Sun Sep 14 23:57:42 CEST 2003

On Sun, 14 Sep 2003 23:41:40 +0200
Matthias Andree <matthias.andree at gmx.de> wrote:

> michael at optusnet.com.au writes:
> 
> > This degrades the performance of bogofilter about 4% on
> > my dataset. I.e. the number of false negatives is about 
> > approx 14% before this patch, and approx 10% after. False
> > positives aren't changed. (they _may_ be better, but the
> > numbers are too small to be reliable).
> >
> > This is pretty much what I'd expect. The more info
> > you feed it, the better it is at discrimination.
> 
> Well, the patch looks very useful to me, since we can now investigate
> closer what tokens are good indicators and we separate header from
> body information. David, any objections to merging the stuff in one go
> (save for polishing it)?

Matthias,

Yes.  We should confirm that the changes make a difference.  I have a
test version of lexer_v3.l that can operate identically to current cvs
or can operate in the new mode and have been looking at what happens. 
It's not clear that all changes are implemented properly and/or are
useful.  Here are two examples,

The modified rules include spaces in tokens line "h:Mime-Version: 1.0". 
Currently tokens can't have spaces, a detail that bogoutil cares about.
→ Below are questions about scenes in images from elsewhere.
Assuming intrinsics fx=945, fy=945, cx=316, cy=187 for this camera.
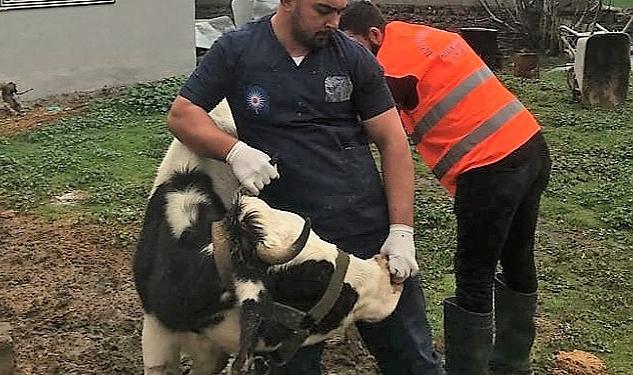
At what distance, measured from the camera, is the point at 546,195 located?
21.5 ft

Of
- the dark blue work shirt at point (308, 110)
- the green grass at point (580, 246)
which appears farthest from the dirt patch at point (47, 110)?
the dark blue work shirt at point (308, 110)

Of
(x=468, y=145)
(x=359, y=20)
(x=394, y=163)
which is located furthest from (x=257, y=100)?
(x=468, y=145)

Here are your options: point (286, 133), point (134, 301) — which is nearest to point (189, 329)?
point (286, 133)

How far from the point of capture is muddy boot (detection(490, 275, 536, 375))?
3688 mm

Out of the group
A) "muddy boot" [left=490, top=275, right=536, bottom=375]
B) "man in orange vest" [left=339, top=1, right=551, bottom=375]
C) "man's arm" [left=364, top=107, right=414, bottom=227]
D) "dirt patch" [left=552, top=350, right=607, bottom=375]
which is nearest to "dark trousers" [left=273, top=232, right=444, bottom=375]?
"man's arm" [left=364, top=107, right=414, bottom=227]

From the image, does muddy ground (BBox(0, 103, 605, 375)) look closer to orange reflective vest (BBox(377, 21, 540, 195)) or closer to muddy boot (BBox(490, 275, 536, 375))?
muddy boot (BBox(490, 275, 536, 375))

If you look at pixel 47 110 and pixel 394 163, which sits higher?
pixel 394 163

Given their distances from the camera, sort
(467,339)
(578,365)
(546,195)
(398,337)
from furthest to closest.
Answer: (546,195)
(578,365)
(467,339)
(398,337)

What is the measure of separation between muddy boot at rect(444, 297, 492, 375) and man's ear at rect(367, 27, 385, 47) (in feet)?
3.30

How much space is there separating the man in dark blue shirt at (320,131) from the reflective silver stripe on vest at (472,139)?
590 mm

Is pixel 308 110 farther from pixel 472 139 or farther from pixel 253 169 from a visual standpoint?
pixel 472 139

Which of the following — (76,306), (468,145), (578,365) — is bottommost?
(76,306)

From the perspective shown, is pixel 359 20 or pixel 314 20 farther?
pixel 359 20

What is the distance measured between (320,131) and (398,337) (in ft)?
2.18
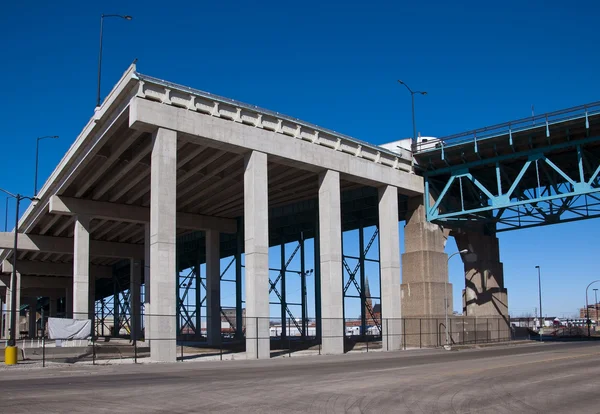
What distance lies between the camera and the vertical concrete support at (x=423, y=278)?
4525 centimetres

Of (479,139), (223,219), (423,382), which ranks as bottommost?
(423,382)

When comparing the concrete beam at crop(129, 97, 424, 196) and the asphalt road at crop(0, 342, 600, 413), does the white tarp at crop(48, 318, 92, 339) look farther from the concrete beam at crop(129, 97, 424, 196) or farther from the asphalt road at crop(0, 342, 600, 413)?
the concrete beam at crop(129, 97, 424, 196)

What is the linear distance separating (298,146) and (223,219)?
2047 cm

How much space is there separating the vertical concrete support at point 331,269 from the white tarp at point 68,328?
1389 cm

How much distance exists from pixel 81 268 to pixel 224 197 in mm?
12397

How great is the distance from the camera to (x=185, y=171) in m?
43.2

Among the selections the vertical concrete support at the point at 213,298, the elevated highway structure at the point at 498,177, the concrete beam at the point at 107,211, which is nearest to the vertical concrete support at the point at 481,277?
the elevated highway structure at the point at 498,177

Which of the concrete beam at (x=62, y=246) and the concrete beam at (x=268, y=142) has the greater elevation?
the concrete beam at (x=268, y=142)

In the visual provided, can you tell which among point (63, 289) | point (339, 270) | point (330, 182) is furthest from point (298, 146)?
point (63, 289)

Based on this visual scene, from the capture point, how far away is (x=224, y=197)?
2040 inches

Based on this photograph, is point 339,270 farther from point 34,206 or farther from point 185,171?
point 34,206

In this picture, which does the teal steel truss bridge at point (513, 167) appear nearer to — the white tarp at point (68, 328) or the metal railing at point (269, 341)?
the metal railing at point (269, 341)

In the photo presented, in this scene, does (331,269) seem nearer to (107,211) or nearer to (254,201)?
(254,201)

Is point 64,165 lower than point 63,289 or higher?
higher
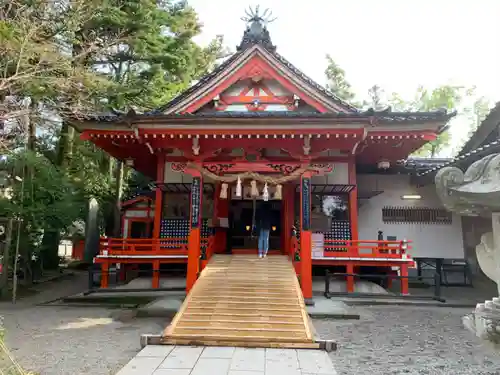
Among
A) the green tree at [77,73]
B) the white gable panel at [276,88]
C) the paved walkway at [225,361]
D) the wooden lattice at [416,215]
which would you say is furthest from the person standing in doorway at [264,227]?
the green tree at [77,73]

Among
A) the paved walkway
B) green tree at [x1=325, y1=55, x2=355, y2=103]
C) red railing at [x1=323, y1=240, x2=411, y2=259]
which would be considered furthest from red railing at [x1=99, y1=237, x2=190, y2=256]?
green tree at [x1=325, y1=55, x2=355, y2=103]

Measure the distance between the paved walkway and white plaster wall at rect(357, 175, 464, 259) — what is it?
961 centimetres

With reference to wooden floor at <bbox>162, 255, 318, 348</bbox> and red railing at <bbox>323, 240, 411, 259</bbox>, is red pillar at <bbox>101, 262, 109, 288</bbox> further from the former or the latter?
red railing at <bbox>323, 240, 411, 259</bbox>

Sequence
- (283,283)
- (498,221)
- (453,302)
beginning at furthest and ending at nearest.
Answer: (453,302) → (283,283) → (498,221)

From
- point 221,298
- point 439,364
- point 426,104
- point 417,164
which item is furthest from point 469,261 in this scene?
point 426,104

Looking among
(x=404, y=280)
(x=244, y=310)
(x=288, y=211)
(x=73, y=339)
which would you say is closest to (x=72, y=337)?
(x=73, y=339)

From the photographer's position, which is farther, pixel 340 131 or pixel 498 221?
pixel 340 131

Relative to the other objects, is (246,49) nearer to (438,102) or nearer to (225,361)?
(225,361)

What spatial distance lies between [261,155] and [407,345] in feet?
22.0

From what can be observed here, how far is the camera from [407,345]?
700cm

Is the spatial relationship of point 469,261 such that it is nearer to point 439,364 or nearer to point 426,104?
point 439,364

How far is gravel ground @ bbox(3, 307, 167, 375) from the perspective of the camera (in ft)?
19.5

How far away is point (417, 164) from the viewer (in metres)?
14.5

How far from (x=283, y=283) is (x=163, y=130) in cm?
551
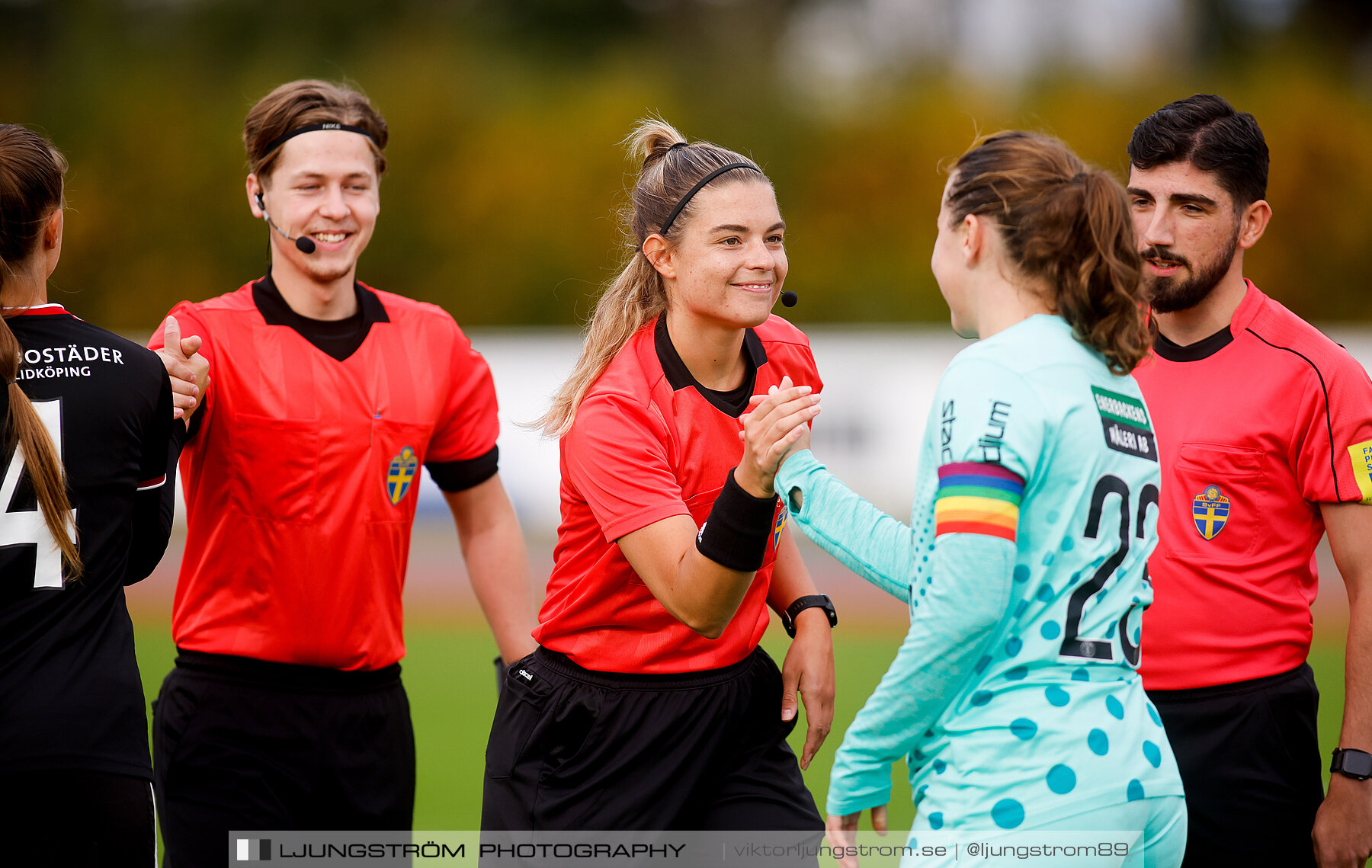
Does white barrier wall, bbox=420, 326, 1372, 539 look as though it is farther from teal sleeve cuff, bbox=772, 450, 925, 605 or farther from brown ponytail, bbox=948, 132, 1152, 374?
brown ponytail, bbox=948, 132, 1152, 374

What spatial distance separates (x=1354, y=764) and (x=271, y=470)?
3.07 meters

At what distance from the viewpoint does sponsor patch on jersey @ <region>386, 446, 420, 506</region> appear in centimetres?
389

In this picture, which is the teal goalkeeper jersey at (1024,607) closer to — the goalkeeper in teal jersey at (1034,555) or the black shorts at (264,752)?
the goalkeeper in teal jersey at (1034,555)

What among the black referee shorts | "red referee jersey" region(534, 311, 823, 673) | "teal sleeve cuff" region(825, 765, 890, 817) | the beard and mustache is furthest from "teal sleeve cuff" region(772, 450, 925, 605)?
the beard and mustache

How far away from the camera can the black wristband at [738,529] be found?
9.14 ft

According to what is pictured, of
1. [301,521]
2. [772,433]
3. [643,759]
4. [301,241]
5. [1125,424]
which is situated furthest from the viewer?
[301,241]

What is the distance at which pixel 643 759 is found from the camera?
3.16m

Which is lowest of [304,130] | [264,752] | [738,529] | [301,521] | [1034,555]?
[264,752]

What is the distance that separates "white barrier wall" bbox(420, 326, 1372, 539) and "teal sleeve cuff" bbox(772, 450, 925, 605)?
33.6 feet

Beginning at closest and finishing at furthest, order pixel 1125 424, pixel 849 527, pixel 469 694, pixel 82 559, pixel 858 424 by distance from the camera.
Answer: pixel 1125 424 < pixel 849 527 < pixel 82 559 < pixel 469 694 < pixel 858 424

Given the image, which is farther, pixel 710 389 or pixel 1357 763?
pixel 710 389

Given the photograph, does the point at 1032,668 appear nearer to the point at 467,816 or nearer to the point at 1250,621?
the point at 1250,621

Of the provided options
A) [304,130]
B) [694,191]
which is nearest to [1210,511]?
[694,191]

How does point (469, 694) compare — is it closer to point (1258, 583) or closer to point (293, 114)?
point (293, 114)
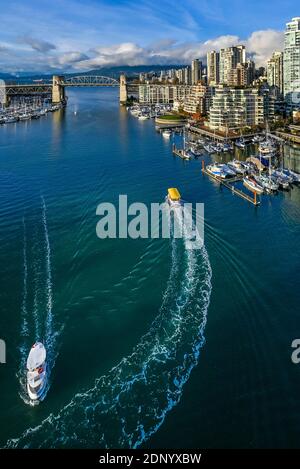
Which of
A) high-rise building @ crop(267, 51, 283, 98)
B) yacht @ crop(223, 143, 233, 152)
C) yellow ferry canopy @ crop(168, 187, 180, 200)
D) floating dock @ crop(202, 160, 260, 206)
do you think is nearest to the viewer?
yellow ferry canopy @ crop(168, 187, 180, 200)

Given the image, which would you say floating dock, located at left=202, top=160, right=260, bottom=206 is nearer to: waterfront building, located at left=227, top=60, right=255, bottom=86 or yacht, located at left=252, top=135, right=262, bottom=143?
yacht, located at left=252, top=135, right=262, bottom=143

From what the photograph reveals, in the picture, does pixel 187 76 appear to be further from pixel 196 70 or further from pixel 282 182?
pixel 282 182

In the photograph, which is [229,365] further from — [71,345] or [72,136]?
[72,136]

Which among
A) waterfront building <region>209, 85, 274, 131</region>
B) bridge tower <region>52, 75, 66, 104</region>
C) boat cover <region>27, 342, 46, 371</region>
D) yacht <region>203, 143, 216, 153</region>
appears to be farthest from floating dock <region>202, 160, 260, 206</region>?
bridge tower <region>52, 75, 66, 104</region>

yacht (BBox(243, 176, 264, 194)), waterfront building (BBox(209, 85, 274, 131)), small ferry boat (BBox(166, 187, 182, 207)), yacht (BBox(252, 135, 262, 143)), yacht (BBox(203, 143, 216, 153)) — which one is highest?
waterfront building (BBox(209, 85, 274, 131))

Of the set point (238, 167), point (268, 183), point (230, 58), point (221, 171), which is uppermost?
point (230, 58)

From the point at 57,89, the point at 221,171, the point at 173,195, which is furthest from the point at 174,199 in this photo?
the point at 57,89
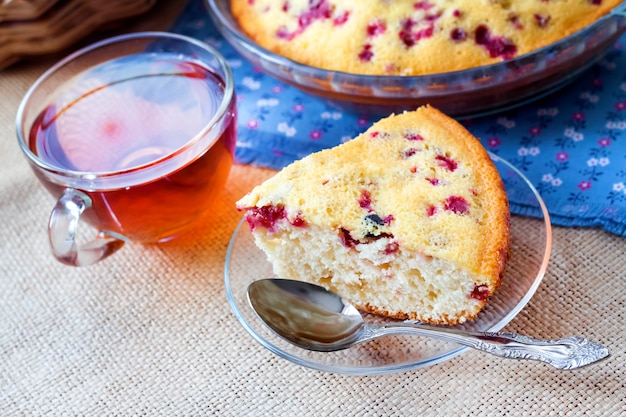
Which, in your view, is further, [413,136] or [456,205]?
[413,136]

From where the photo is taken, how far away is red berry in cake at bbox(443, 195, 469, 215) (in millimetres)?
1306

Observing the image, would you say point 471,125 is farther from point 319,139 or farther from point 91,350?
point 91,350

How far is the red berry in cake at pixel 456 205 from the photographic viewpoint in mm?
1306

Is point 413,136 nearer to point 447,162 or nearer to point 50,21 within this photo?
point 447,162

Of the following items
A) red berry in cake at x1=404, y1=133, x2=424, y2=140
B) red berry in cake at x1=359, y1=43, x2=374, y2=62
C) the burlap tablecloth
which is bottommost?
the burlap tablecloth

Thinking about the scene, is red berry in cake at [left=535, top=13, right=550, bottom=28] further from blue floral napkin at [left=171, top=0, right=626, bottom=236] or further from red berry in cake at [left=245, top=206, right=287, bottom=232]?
red berry in cake at [left=245, top=206, right=287, bottom=232]

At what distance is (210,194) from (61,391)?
501 millimetres

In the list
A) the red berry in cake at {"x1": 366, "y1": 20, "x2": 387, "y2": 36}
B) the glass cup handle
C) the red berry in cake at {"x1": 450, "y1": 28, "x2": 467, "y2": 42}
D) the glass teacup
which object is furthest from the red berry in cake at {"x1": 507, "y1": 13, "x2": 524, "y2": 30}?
the glass cup handle

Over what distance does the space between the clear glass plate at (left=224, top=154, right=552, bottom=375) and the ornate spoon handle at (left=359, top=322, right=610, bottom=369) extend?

Currently 'charset=us-ascii' and 'charset="us-ascii"' both generate
'charset' and 'us-ascii'.  With the new rules they generate
'h:charset=us-ascii' and 'h:charset="us-ascii"', which is another
inclusion of an illegal character.

The new rules create 'h:Date' from a 'Date:' statement.  I doubt this is
useful.

As I said above, I want to run a real test before accepting them.

Michael also reported a bug (or was it two?) and I've attended to that.

David